Une centaine de figures du monde culturel, intellectuel et politique ont lancé un appel à ne plus utiliser les services d’intelligence artificielle générative destinés au grand public. La tribune, publiée le jeudi 18 juin, rassemble 150 signataires parmi lesquels figurent les écrivains Annie Ernaux, Hervé Le Tellier, Pierre Michon et Abel Quentin, les auteurs de bande dessinée Jul et Enki Bilal, l’ancienne ministre de la Culture Françoise Nyssen ainsi que le biologiste Marc-André Selosse.
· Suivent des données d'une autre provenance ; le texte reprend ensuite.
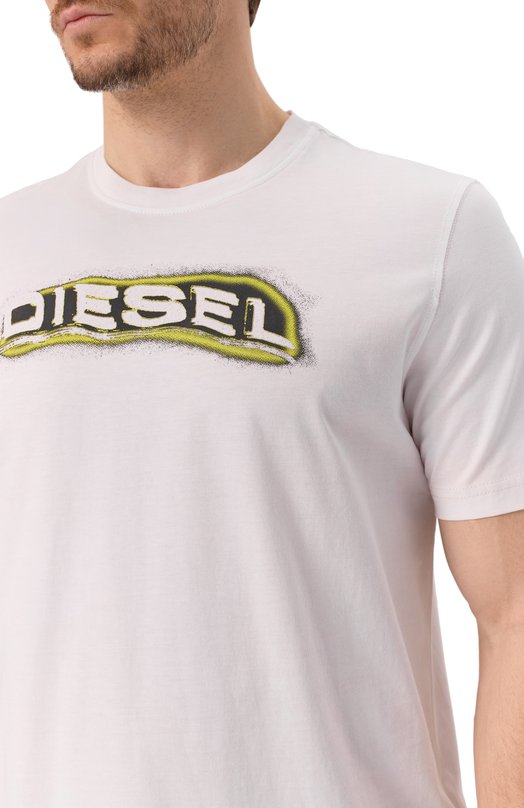 Хлопковая футболка Diesel A16397/0GRAI Белый  A16397/0GRAI Фото 5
Un rejet des « robots conversationnels »
Le texte dénonce les conséquences de ce qu’il présente comme une « adoption-répulsion » : la diffusion massive d’outils conversationnels, selon les signataires, s’accompagne d’une profonde inquiétude au sein de la population. « Quand tant de responsables politiques sont hypnotisés par les promesses » des robots, « la population française exprime une vive inquiétude », écrivent-ils. L’appel intervient alors que l’intelligence artificielle a été au centre des discussions du G7 et du salon VivaTech.
Un constat alarmiste sur la jeunesse et l’environnement
Les auteurs de la tribune affirment que les dangers liés à l’IA générative « ne sont pas la préoccupation d’une minorité obscurantiste ou paranoïaque ». Ils jugent que « utilisés de façon intensive par la jeunesse, les robots affaibliront ses capacités cognitives » et contribueront à la « destruction de notre milieu de vie ». Ils condamnent sans détour « un projet de société fondé sur la marginalisation de l’être humain » par « les machines ».
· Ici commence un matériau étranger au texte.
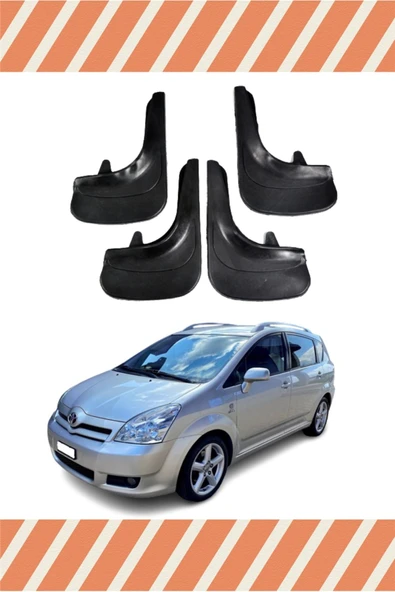 Heda Tex  YB Toyota Verso 2004-2009 Sports Yazılı 4'lü Tozluk Çamurluk Paçalık ürün görseli 1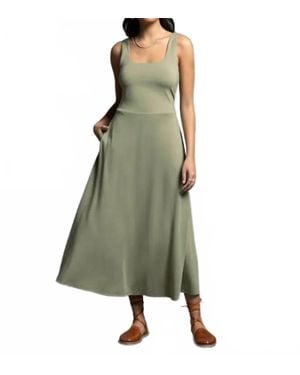 Weekend Square Neck Maxi Dress - Green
Un boycott immédiat préconisé
« Sans attendre que le législateur bâtisse des digues, nous appelons au boycott de l’IA générative tous ceux qui ne sont pas contraints à l’utiliser », plaident les signataires. Cet appel intervient dans un contexte où, selon un baromètre du régulateur du numérique (Arcom) publié le mardi précédant la tribune, l’usage de plateformes comme ChatGPT s’accélère en France, en particulier chez les 15 à 24 ans.
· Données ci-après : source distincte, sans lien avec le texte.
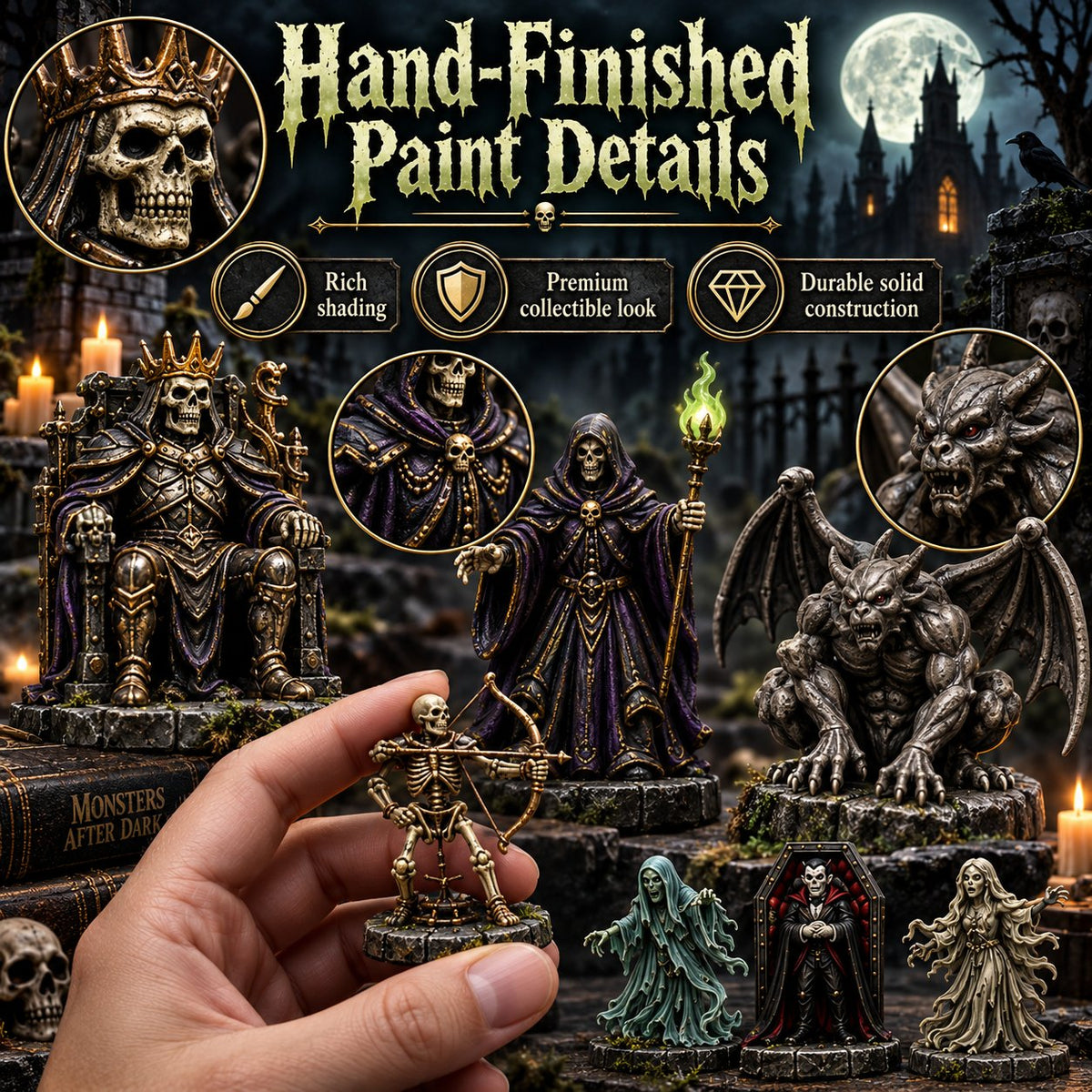 24-Day Monsters After Dark Advent Calendar | Crypt & Graveyard Collection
Un débat sociétal en pleine expansion
Cette initiative illustre la montée des critiques à l’égard des technologies d’intelligence artificielle, alors que leur développement suscite à la fois intérêt commercial et craintes éthiques et environnementales. Les signataires espèrent ainsi provoquer une prise de conscience collective face à ce qu’ils considèrent comme une menace pour le lien social et l’équilibre écologique.